* WORK INSTRUCTION: When the material ends, stop; until then, set down every line exactly.

* DATA:
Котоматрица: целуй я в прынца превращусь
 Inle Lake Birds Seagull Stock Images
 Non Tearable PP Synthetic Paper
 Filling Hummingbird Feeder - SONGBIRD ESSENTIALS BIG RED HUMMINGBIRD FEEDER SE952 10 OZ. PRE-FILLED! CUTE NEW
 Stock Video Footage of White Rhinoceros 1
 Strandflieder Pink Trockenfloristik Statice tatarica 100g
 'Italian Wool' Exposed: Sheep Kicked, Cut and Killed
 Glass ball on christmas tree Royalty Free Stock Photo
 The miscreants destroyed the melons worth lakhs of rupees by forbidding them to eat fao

* RESULT:
Котоматрица: целуй я в прынца превращусь
 Inle Lake Birds Seagull Stock Images
 Non Tearable PP Synthetic Paper
 Filling Hummingbird Feeder - SONGBIRD ESSENTIALS BIG RED HUMMINGBIRD FEEDER SE952 10 OZ. PRE-FILLED! CUTE NEW
 Stock Video Footage of White Rhinoceros 1
 Strandflieder Pink Trockenfloristik Statice tatarica 100g
 'Italian Wool' Exposed: Sheep Kicked, Cut and Killed
 Glass ball on christmas tree Royalty Free Stock Photo
 The miscreants destroyed the melons worth lakhs of rupees by forbidding them to eat fao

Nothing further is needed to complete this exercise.